When I read stories my imagination sinks into a profound stupor. Everything seems too dull and tame; when I write, everything picks up, life grows gay again, and I have the deuce of a good time.

No, I don't consider them "tools of my trade." I don't consider I have a trade nor any tools. The first novel I ever wrote was because I couldn't find a novel that I enjoyed reading; the last one I write will be written for the same reason.

Booth Tarkington: I shall have to leave these answers pretty indefinite. The answer to each differs with every story. As a reader every one, I imagine, has, when a village church is mentioned, the image of some village church he has seen—or I should say, more probably, that is, a thin haze of a fragment of some village church.

An author forming too many images of course fatigues the reader.

W. C. Tuttle: I have always been afraid of paying too much attention to other authors' work, for fear that I might absorb some of their traits. A few years ago I was a newspaper cartoonist and I have often found myself unconsciously using another artist's technique. It was not because I desired to do this, but because I admired his style. Perhaps we are all copyists, as far as that is concerned, and I believe it would be easy to adopt some favorite author's style of writing.

There are certain kinds of stories which lure me on to long periods of reading. Give me a tale of the days of old, with plumed knights, stage-coaches drifting over muddy roads, tavern brawls, etc., and I'm useless until the end of the story. I can fairly smell the tap-room, hear the rattle of dice and the clash of swords. It is more like a moving picture than a tale of fiction.

I often envy the writers of these tales. To me this is "real" fiction. My mind sometimes flashes back to the author and I wonder if he enjoyed the writing as I did the reading.

I think that in many cases I improve upon the author's description. If it is a coach team I can see in a flash just the size and color of the horses, the general appearance of the coach, the contour of the road. It appears like a moving picture, if you know what I mean. Such detail as the jolting of the coach, the creaking of harness; little details that no author would stop to describe, I see and hear them in my own story, but would never think to burden the reader with such small detail. Yet, I wonder if it isn't the little detail that makes a good story.

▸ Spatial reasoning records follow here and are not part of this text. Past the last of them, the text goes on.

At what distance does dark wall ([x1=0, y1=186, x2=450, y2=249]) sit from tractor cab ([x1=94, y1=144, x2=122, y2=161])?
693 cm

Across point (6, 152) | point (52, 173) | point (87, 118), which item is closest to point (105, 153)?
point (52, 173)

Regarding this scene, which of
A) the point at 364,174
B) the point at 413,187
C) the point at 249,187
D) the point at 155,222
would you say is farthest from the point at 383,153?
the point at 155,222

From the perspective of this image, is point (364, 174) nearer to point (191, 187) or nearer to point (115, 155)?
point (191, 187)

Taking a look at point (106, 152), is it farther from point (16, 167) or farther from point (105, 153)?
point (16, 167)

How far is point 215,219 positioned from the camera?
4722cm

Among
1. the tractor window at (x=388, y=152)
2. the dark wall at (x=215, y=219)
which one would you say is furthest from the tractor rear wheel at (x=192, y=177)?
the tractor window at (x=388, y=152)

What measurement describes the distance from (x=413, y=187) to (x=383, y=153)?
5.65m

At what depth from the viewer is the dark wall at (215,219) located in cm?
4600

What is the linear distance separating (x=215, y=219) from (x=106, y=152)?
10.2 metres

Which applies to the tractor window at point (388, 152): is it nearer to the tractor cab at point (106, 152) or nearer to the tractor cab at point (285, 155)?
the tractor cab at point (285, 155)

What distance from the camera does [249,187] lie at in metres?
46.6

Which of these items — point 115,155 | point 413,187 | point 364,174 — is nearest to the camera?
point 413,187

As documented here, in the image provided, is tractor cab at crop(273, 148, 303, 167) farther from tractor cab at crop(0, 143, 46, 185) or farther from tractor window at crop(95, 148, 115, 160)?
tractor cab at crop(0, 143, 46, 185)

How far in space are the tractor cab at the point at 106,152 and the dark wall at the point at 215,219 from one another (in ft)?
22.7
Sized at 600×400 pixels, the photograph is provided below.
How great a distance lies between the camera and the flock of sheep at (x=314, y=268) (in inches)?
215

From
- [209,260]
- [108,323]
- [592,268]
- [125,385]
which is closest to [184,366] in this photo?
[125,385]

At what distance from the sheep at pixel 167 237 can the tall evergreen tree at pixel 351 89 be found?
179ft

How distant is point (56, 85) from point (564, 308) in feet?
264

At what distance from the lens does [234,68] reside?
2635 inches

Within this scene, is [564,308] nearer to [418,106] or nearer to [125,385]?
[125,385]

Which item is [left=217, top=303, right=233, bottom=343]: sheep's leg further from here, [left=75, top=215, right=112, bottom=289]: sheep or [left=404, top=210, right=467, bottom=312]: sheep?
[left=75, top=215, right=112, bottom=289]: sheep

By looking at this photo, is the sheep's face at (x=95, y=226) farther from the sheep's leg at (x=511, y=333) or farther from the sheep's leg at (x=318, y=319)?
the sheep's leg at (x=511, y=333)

Somehow I always draw a mental picture of the author at work on that certain story, and I wonder if he planned it all out before putting it on paper. Did he know what the ending would be? Where and how did he get the idea in the first place?

It appears to me that an author must see things in color, with detail clear, in order to convince the reader. A blurred image will not reproduce clear. I have managed to cover a bad piece of drawing with technique, but I have never seen a bad piece of writing that could be concealed in a mass of words. When my mental picture becomes foggy I quit writing until it clears. At times I have two or more stories under way, and when one gets blurred I take another. I have never found them all out of focus, and it has saved me hours of waste time.